[begin PASSAGE SHOWN]

Re: [Pacemaker] Avoid one node from being a target for resources migration

2015-01-13 Thread Tomasz Kontusz


Dmitry Koterov  napisał:
>Hello.
>
>I have 3-node cluster managed by corosync+pacemaker+crm. Node1 and
>Node2
>are DRBD master-slave, also they have a number of other services
>installed
>(postgresql, nginx, ...). Node3 is just a corosync node (for quorum),
>no
>DRBD/postgresql/... are installed at it, only corosync+pacemaker.

Quorum node can work with only corosync (and no pacemaker). It won't show up in 
crm_mon, but will affect quorum (at least in corosync 2).

[end PASSAGE SHOWN]

:: THE TASK ::
Output the part of the Pacemaker thread starting at "2015-01-13 Thread Tomasz" and ending at "it, only corosync+pacemaker.", reproduced word for word.

[begin EXTRACTED RECORDS]

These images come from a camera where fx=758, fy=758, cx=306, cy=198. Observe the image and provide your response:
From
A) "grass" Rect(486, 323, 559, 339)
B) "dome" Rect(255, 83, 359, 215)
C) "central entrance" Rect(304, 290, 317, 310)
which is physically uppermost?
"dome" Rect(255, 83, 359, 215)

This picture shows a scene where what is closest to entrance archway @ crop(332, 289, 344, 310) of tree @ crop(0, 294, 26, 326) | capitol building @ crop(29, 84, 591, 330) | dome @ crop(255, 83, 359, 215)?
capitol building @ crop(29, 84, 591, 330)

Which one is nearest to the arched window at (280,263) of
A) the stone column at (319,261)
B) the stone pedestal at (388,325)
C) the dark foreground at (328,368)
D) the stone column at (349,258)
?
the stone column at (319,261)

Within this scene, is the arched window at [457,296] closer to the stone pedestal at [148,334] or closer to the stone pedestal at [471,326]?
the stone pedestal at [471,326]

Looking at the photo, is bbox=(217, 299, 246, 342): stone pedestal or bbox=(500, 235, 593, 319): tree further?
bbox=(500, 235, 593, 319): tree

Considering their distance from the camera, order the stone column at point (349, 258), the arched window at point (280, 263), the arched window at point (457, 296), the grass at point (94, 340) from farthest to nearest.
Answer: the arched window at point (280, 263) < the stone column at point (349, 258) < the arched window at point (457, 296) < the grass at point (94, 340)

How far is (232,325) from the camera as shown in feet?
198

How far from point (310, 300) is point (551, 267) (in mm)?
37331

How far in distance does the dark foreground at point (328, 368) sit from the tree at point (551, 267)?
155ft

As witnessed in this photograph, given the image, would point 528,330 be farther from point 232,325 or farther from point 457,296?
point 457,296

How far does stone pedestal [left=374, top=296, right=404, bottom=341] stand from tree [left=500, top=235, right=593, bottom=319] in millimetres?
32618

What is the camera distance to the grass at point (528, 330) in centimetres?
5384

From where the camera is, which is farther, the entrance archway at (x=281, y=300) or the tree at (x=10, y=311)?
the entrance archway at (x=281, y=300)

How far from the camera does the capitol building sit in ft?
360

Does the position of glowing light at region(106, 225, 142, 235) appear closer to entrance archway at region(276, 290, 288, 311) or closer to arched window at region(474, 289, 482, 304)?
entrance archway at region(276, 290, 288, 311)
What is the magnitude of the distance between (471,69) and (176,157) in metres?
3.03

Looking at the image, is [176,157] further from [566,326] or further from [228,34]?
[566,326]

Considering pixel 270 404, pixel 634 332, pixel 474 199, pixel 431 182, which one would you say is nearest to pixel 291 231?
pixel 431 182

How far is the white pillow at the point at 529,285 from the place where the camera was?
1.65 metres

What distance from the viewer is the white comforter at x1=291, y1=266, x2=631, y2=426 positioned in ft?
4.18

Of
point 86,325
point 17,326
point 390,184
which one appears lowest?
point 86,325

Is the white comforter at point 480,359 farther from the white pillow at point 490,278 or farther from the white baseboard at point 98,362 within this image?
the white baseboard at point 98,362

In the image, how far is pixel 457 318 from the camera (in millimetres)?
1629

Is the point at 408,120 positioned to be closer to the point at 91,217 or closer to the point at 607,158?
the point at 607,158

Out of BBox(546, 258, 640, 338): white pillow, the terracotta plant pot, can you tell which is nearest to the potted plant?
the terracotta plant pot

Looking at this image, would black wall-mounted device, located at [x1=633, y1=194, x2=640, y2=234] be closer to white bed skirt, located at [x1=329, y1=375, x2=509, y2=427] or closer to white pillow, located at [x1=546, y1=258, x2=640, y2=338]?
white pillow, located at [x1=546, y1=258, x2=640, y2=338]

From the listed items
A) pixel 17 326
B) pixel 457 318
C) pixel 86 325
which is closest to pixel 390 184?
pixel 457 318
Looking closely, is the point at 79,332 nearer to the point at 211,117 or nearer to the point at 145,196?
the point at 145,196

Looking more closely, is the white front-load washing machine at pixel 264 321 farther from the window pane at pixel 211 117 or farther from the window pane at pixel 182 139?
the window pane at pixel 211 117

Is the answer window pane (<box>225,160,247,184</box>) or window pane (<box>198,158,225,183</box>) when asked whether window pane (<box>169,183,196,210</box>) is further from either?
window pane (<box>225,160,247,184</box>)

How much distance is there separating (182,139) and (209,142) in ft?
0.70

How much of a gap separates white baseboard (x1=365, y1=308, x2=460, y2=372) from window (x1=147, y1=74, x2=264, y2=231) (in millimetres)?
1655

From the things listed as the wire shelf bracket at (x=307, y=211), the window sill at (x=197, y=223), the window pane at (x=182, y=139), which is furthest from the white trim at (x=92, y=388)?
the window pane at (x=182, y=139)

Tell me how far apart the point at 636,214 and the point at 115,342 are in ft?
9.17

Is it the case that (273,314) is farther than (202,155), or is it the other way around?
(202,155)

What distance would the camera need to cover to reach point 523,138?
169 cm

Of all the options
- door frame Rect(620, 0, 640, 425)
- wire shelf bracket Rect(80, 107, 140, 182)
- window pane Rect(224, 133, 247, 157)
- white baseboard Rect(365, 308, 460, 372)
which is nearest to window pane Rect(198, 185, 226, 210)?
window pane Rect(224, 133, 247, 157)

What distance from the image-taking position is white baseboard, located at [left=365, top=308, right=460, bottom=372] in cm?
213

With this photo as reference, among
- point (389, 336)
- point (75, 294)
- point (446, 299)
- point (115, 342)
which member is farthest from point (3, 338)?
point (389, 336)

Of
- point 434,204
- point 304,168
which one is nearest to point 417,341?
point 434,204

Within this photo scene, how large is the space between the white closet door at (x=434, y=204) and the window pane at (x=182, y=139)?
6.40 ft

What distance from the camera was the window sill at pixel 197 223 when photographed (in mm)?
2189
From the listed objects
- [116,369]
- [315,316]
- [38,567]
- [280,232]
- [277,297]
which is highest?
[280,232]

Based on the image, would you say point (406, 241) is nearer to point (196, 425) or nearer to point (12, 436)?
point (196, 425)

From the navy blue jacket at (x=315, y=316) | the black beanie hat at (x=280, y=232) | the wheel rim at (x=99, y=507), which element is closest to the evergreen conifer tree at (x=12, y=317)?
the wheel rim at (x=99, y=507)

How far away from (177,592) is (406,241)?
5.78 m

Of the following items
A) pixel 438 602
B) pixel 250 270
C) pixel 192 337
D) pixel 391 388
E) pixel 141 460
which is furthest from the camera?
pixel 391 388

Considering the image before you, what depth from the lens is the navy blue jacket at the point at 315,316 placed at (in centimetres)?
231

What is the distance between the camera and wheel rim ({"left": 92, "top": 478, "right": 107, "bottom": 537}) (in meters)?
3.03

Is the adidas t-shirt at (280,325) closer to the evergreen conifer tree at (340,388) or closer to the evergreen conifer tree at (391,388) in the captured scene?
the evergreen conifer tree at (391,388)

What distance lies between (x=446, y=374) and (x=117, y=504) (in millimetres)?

[end EXTRACTED RECORDS]

:: RESPONSE ::
2015-01-13 Thread Tomasz Kontusz


Dmitry Koterov  napisał:
>Hello.
>
>I have 3-node cluster managed by corosync+pacemaker+crm. Node1 and
>Node2
>are DRBD master-slave, also they have a number of other services
>installed
>(postgresql, nginx, ...). Node3 is just a corosync node (for quorum),
>no
>DRBD/postgresql/... are installed at it, only corosync+pacemaker.